12 December 2019, 22:50 WIB

Bangkok Bank Sah Akuisisi PermataBank


Fetry Wuryasti | Ekonomi

Ilustrasi
 Ilustrasi
Beli saham

STANDART Chartered PLC (Standard Chartered) dan PT Astra International Tbk (Astra) menandatangani perjanjian pembelian saham bersyarat untuk menjual saham mereka, masing-masing sebesar 44,56% di PT Bank Permata Tbk (PermataBank) kepada Bangkok Bank Public Company Limited (Bangkok Bank).

Penyelesaian transaksi tersebut bergantung pada terpenuhinya persyaratan-persyaratan tertentu, termasuk diperolehnya persetujuan pemegang saham Bangkok Bank dan persetujuan-persetujuan yang dipersyaratkan oleh peraturan yang berlaku di Indonesia dan Thailand, yang diharapkan dapat selesai sebelum akhir 2020.

Bangkok Bank sepakat mengakuisisi 89,12% saham Permata Bank dari Penjual secara tunai. Nilai akuisisi tersebut adalah 1,77 kali dari nilai buku per laporan keuangan terakhir PermataBank sebelum penyelesaian transaksi.

Jika mengacu pada nilai buku Permata Bank per 30 September 2019, total dana yang akan diterima Penjual sekitar US$2,6 miliar (Rp37 triliun), atau setara dengan harga Rp1.498 per saham PermataBank.

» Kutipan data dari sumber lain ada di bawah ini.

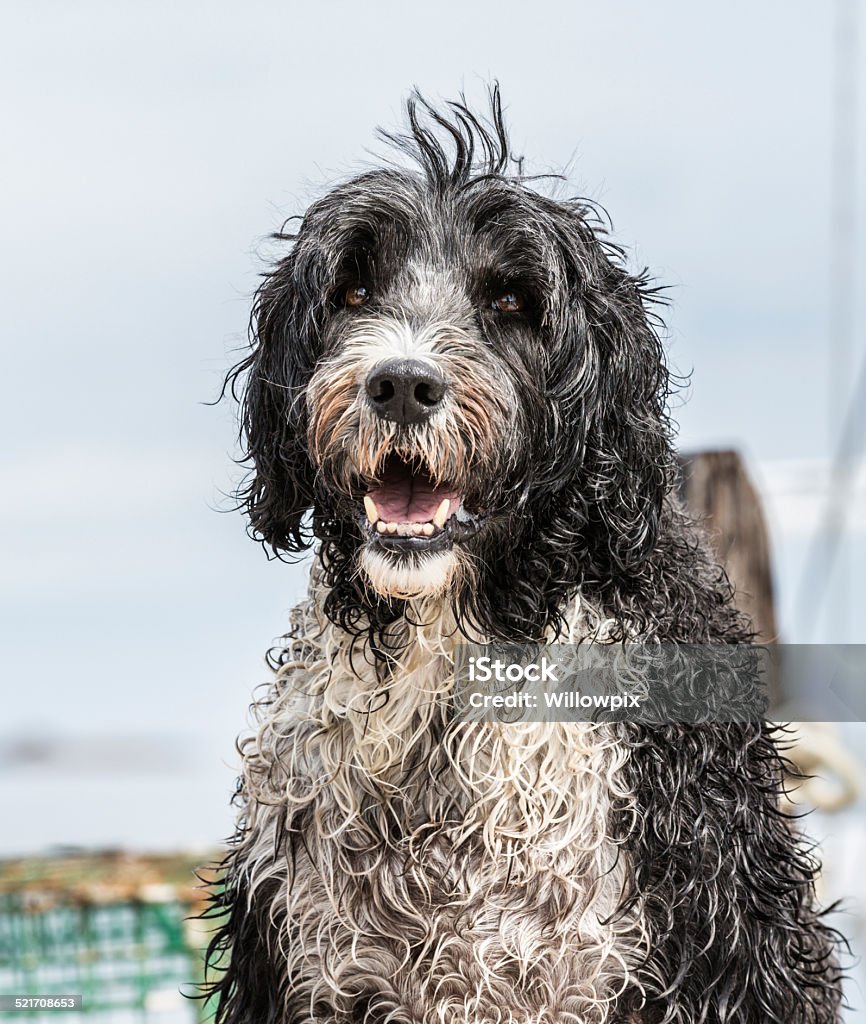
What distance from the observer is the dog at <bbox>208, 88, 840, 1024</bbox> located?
8.91 ft

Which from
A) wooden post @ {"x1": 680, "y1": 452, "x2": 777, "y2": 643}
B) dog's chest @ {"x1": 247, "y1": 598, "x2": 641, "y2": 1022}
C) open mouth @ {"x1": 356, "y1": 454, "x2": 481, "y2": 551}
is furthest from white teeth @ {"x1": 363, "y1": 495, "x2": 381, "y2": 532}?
wooden post @ {"x1": 680, "y1": 452, "x2": 777, "y2": 643}

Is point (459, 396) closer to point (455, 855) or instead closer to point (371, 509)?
point (371, 509)

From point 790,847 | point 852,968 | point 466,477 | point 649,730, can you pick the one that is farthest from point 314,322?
point 852,968

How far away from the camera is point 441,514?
265 cm

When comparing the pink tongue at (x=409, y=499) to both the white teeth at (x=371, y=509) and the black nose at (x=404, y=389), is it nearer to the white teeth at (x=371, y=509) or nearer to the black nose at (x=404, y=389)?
the white teeth at (x=371, y=509)

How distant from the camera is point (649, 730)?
2869 millimetres

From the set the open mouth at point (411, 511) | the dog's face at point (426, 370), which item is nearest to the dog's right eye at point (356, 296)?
the dog's face at point (426, 370)

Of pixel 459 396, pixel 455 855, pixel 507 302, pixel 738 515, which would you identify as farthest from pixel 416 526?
pixel 738 515

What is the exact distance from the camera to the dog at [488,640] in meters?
2.72

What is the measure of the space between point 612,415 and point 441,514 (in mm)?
435

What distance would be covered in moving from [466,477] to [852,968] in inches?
73.2

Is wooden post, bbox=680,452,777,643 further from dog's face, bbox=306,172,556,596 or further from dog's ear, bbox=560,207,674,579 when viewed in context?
dog's face, bbox=306,172,556,596

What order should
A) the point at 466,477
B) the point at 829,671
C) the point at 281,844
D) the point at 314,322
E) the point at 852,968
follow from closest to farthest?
the point at 466,477
the point at 314,322
the point at 281,844
the point at 829,671
the point at 852,968

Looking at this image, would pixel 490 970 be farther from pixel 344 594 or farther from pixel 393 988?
pixel 344 594
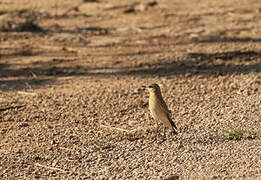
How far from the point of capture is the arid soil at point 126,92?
243 inches

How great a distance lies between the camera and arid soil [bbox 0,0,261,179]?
618cm

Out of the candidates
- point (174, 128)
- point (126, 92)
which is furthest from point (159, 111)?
point (126, 92)

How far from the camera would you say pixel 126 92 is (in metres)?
9.15

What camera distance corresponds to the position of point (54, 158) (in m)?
6.38

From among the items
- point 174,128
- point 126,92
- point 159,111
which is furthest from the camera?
point 126,92

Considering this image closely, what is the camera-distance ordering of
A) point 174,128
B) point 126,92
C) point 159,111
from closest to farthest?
point 159,111
point 174,128
point 126,92

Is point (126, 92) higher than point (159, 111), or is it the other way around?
point (159, 111)

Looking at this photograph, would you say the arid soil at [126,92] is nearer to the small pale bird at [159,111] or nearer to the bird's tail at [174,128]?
the bird's tail at [174,128]

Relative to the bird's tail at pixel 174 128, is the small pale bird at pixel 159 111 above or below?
above

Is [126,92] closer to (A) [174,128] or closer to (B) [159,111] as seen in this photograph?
(A) [174,128]

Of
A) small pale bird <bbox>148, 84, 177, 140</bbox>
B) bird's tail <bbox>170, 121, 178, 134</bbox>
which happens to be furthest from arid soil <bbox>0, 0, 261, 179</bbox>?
small pale bird <bbox>148, 84, 177, 140</bbox>

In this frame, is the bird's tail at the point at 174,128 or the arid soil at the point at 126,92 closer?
the arid soil at the point at 126,92

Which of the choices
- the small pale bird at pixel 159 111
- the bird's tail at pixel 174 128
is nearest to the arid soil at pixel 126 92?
the bird's tail at pixel 174 128

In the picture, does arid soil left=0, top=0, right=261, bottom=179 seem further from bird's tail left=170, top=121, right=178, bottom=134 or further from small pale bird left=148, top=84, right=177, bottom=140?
small pale bird left=148, top=84, right=177, bottom=140
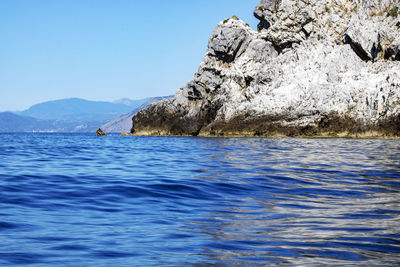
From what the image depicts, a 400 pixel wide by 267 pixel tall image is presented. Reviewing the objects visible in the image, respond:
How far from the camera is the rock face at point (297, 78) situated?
153 ft

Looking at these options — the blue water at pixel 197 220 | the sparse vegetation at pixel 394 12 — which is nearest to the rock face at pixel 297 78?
the sparse vegetation at pixel 394 12

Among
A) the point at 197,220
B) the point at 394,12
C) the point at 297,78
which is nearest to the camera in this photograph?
the point at 197,220

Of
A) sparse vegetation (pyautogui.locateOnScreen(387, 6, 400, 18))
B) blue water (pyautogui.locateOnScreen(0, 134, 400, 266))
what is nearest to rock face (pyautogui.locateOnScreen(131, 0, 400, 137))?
sparse vegetation (pyautogui.locateOnScreen(387, 6, 400, 18))

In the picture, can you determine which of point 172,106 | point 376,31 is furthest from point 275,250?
point 172,106

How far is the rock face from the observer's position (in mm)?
46719

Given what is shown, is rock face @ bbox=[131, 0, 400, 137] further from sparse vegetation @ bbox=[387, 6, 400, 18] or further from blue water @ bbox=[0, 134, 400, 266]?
blue water @ bbox=[0, 134, 400, 266]

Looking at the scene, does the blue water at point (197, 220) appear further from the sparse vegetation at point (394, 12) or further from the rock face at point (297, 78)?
the sparse vegetation at point (394, 12)

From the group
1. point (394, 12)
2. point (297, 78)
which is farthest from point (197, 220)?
point (394, 12)

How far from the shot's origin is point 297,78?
176 feet

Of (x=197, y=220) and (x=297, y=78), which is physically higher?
(x=297, y=78)

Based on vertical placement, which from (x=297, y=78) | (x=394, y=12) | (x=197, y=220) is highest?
(x=394, y=12)

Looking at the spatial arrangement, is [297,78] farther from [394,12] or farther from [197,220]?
[197,220]

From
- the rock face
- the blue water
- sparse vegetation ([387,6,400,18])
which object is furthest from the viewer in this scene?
sparse vegetation ([387,6,400,18])

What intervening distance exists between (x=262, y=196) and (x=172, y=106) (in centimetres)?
5827
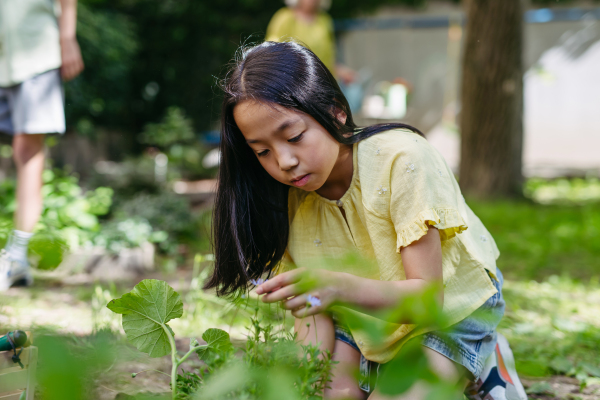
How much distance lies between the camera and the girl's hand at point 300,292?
87 cm

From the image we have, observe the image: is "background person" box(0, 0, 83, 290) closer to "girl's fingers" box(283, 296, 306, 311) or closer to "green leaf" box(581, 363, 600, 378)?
"girl's fingers" box(283, 296, 306, 311)

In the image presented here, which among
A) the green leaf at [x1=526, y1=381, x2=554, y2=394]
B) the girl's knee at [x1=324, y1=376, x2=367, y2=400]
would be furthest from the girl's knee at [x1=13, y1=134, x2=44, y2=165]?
the green leaf at [x1=526, y1=381, x2=554, y2=394]

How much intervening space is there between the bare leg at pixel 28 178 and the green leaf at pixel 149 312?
1.49 metres

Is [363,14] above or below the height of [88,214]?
above

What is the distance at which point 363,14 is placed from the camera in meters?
8.72

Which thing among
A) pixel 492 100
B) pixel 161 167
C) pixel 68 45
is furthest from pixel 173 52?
pixel 68 45

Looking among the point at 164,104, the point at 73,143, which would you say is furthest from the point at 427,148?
the point at 164,104

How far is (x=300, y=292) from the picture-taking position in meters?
0.86

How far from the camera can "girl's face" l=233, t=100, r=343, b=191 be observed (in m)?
1.21

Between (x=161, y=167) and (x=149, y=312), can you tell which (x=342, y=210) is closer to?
(x=149, y=312)

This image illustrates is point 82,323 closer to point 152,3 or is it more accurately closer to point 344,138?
point 344,138

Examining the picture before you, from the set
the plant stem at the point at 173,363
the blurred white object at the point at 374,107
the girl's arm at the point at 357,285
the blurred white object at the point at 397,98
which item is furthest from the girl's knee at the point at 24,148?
the blurred white object at the point at 397,98

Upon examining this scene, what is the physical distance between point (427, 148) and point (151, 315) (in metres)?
0.77

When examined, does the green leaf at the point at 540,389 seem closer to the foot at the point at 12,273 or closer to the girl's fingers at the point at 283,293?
the girl's fingers at the point at 283,293
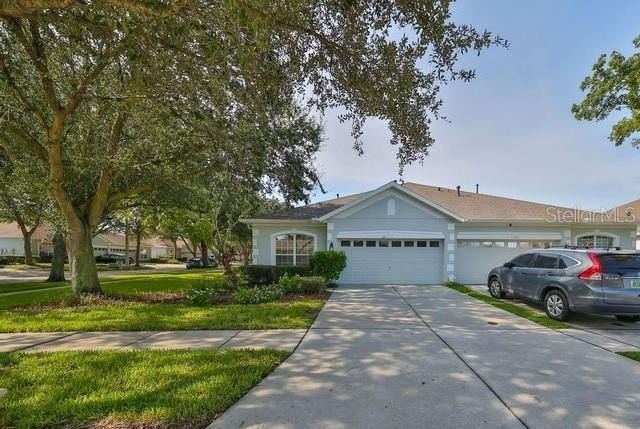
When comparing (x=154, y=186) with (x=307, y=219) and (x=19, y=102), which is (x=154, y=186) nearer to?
(x=19, y=102)

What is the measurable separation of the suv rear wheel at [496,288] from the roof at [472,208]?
512 centimetres

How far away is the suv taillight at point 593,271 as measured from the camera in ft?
28.2

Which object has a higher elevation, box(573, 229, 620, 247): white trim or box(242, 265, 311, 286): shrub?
box(573, 229, 620, 247): white trim

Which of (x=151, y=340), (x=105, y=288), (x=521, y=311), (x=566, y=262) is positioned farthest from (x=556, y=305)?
(x=105, y=288)

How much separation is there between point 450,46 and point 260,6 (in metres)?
3.21

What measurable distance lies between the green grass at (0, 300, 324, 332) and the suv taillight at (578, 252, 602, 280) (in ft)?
19.2

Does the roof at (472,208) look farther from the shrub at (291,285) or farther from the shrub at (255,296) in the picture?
the shrub at (255,296)

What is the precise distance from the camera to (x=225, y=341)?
714cm

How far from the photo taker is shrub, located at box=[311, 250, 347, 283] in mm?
16875

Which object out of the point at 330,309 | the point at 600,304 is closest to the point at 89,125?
the point at 330,309

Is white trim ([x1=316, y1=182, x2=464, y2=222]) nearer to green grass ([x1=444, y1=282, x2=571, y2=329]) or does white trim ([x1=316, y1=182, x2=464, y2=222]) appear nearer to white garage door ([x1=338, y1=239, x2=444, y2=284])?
white garage door ([x1=338, y1=239, x2=444, y2=284])

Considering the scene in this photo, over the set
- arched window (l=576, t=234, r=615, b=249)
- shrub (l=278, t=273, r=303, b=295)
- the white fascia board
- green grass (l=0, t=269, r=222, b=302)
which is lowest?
green grass (l=0, t=269, r=222, b=302)

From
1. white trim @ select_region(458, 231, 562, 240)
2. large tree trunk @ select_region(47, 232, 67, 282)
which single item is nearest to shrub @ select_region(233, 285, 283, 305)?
white trim @ select_region(458, 231, 562, 240)

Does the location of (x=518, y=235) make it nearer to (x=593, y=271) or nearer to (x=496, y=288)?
(x=496, y=288)
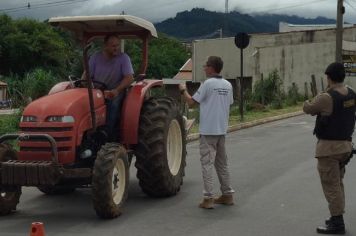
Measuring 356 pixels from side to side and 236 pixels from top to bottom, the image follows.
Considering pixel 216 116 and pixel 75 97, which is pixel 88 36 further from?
pixel 216 116

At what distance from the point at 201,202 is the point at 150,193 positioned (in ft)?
2.73

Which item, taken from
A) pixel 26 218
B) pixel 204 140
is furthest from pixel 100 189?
pixel 204 140

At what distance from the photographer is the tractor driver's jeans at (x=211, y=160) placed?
8.34 meters

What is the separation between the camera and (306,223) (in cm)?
768

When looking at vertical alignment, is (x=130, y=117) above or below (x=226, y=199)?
above

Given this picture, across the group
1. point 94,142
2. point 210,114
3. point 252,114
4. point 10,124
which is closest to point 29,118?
point 94,142

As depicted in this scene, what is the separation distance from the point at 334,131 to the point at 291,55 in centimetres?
3991

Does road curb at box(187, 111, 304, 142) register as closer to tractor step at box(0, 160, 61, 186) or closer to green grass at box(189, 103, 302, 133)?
green grass at box(189, 103, 302, 133)

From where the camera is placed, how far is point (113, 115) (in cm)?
862

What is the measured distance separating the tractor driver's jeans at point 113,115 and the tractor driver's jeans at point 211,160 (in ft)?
3.90

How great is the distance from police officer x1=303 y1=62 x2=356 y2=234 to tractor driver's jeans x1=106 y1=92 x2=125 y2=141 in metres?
2.74

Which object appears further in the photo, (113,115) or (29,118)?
(113,115)

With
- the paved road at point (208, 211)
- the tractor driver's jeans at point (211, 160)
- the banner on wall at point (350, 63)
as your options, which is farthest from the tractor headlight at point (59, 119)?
the banner on wall at point (350, 63)

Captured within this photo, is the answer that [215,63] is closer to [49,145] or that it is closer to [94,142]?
[94,142]
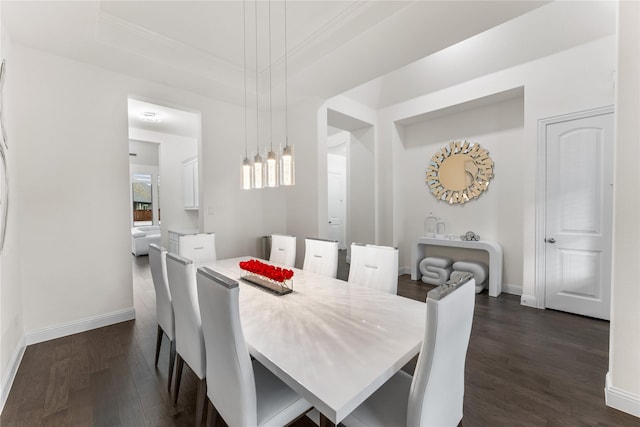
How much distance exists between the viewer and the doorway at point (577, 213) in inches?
111

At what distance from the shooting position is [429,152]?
4516 millimetres

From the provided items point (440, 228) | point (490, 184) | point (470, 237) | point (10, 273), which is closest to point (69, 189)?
point (10, 273)

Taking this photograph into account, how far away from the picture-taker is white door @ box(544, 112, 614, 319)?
2.82 meters

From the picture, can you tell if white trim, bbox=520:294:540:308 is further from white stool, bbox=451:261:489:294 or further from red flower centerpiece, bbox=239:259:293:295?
red flower centerpiece, bbox=239:259:293:295

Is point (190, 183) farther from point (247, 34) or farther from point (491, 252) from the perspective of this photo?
point (491, 252)

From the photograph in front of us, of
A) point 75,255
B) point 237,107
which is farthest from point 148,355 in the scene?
point 237,107

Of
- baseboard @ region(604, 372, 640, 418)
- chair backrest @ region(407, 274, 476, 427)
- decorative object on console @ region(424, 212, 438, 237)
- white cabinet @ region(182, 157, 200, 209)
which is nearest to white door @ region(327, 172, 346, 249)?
decorative object on console @ region(424, 212, 438, 237)

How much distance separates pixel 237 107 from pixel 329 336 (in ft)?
12.2

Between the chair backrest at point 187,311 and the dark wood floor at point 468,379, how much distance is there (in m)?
0.41

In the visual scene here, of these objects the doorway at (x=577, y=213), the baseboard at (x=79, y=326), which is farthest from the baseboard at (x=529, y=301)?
A: the baseboard at (x=79, y=326)

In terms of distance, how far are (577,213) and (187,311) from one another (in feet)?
12.7

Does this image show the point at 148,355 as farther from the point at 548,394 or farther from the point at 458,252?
the point at 458,252

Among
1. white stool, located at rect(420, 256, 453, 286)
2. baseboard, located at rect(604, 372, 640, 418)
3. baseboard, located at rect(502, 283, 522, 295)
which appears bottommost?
baseboard, located at rect(604, 372, 640, 418)

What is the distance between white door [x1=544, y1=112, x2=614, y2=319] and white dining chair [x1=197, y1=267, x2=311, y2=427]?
3.36 meters
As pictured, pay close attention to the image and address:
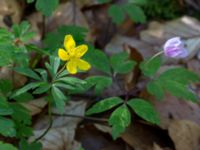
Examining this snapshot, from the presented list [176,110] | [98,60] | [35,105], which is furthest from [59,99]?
[176,110]

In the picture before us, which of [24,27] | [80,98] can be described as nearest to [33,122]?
[80,98]

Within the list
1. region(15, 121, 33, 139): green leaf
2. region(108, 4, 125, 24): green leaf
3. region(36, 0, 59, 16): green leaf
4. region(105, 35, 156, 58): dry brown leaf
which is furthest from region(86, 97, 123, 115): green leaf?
region(105, 35, 156, 58): dry brown leaf

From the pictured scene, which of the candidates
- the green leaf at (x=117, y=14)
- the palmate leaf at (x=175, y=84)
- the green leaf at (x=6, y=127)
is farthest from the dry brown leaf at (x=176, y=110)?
the green leaf at (x=6, y=127)

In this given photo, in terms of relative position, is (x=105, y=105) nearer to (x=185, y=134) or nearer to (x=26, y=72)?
(x=26, y=72)

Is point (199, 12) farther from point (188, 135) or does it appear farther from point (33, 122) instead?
point (33, 122)

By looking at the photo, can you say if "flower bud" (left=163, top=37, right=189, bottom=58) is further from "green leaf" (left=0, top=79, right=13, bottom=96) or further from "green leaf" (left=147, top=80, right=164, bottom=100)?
"green leaf" (left=0, top=79, right=13, bottom=96)

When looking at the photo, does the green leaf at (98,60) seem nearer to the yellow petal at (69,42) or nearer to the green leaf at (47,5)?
the green leaf at (47,5)
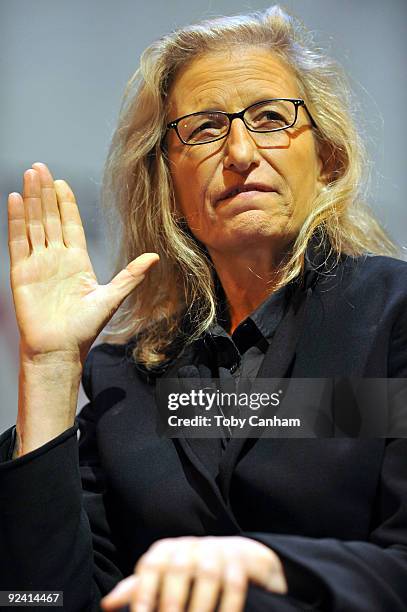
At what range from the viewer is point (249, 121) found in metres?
1.17

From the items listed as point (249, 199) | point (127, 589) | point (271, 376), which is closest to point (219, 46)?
point (249, 199)

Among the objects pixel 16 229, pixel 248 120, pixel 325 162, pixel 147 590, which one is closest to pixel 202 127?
pixel 248 120

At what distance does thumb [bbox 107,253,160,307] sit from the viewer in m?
1.13

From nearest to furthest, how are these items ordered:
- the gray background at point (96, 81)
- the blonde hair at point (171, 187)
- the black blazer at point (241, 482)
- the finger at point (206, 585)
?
the finger at point (206, 585), the black blazer at point (241, 482), the blonde hair at point (171, 187), the gray background at point (96, 81)

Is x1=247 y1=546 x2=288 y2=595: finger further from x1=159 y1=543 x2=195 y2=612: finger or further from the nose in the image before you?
the nose

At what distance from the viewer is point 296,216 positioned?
1.18 m

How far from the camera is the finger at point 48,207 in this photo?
3.77 ft

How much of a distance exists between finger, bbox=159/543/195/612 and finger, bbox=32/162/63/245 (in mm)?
535

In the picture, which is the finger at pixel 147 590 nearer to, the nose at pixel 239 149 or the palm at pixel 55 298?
the palm at pixel 55 298

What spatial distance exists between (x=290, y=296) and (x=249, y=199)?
15 centimetres

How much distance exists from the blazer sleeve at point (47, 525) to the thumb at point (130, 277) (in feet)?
0.63

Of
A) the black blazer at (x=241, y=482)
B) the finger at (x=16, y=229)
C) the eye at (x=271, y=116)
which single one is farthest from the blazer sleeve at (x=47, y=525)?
the eye at (x=271, y=116)

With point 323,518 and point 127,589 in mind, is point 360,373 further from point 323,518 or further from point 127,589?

Group Chief Executive Standard Chartered Bill Winters mengatakan, pelepasan saham di Permata Bank memungkinkan perusahaan untuk fokus pada bisnis yang mereka miliki sepenuhnya di pasar Indonesia yang besar dan strategis ini.

"Selanjutnya kami akan menggunakan modal yang ada untuk diinvestasikan kembali atau dikembalikan kepada pemegang saham," ujar Winters, Kamis (12/12).

Transaksi ini juga menunjukkan fokus perusahaan dalam mengeksekusi dengan cepat prioritas-prioritas strategi baru yang kami umumkan pada awal tahun ini.

Presiden Direktur Astra Prijono Sugiarto mengatakan, perusahaan secara berkala meninjau strategi portofolio investasinya dan mengambil keputusan dengan memperhatikan kepentingan terbaik seluruh pemangku kepentingan.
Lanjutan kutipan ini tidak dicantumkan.